The Supreme court ruled yesterday that company pension plans must credit the time spent in military service by employees on leave from their jobs.

The Labor Department said the ruling affects possibly hundreds of thousands of veterans who joined the armed forces after 1940 and then returned to their former employers.

Pension payments "are predominantly rewards for continuous employment with the same employer," Justice Thurgood Marshall wrote for a unanimous court.

"Protecting veterans from the loss of such rewards when the break in their employment resulted from their response to the country's military needs is the purpose" of the Military Selective Act of 1970, the court held.

The justices rejected a claim by Alabama Power Co. that pension payments are like vacation payments: compensation for service rendered to the firm.

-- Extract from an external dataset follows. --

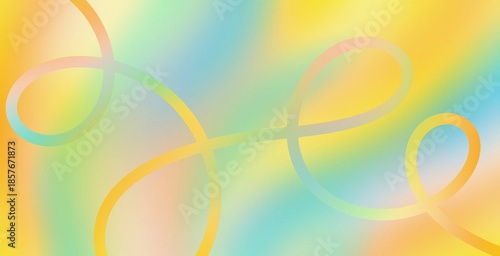 Grainy noise abstract textured colorful gradient modern background for cover or banner template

By taking that position, the company calculated that the monthly pension payment it owed to World War II veteran Raymond E. Davis was $198.95. Had Alabama Power credited him with the 2 1/2 years he spent in service, he would have gotten $17.11 more, or $216.06.

The government acted as Davis' lawyer, under a section of the draft law authorizing the Labor Department to investigate claims of veterans such as Davis and the Justice Department to the represent them.

In this case, the government contended - and the court agreed - that Alabama Power violated a provision of the law requiring employers to restore a permanent employee who returns from military service to his former status "without loss of seniority" and with the right "to participate in insurance or other benefits offered by the employer . . ."

Davis became a permanent employee of Alabama Power in August, 1936, went into the service in March, 1943, returned to his job 30 months later, returned to his job 30 months later, and retired June 1, 1971. He was on active military duty when the company established its fully funded pension plan in July, 1944.

In other action: WELFARE

The court let stand a ruling upholding a law requiring each state to compel unwed mothers, as a condition of seeking or getting federal welfare aid, to cooperate in establishing paternity.

The ruling was handed down last Nov. 11 by a federal judge here. The Supreme Court denied a petition to review it filed by the state in Alaska, the Neighborhood Legal Services Assocation and the National Welfare Rights Organization. The ruling affects mothers who receive aid for an estimated 2.5 million dependent, illegitimate children.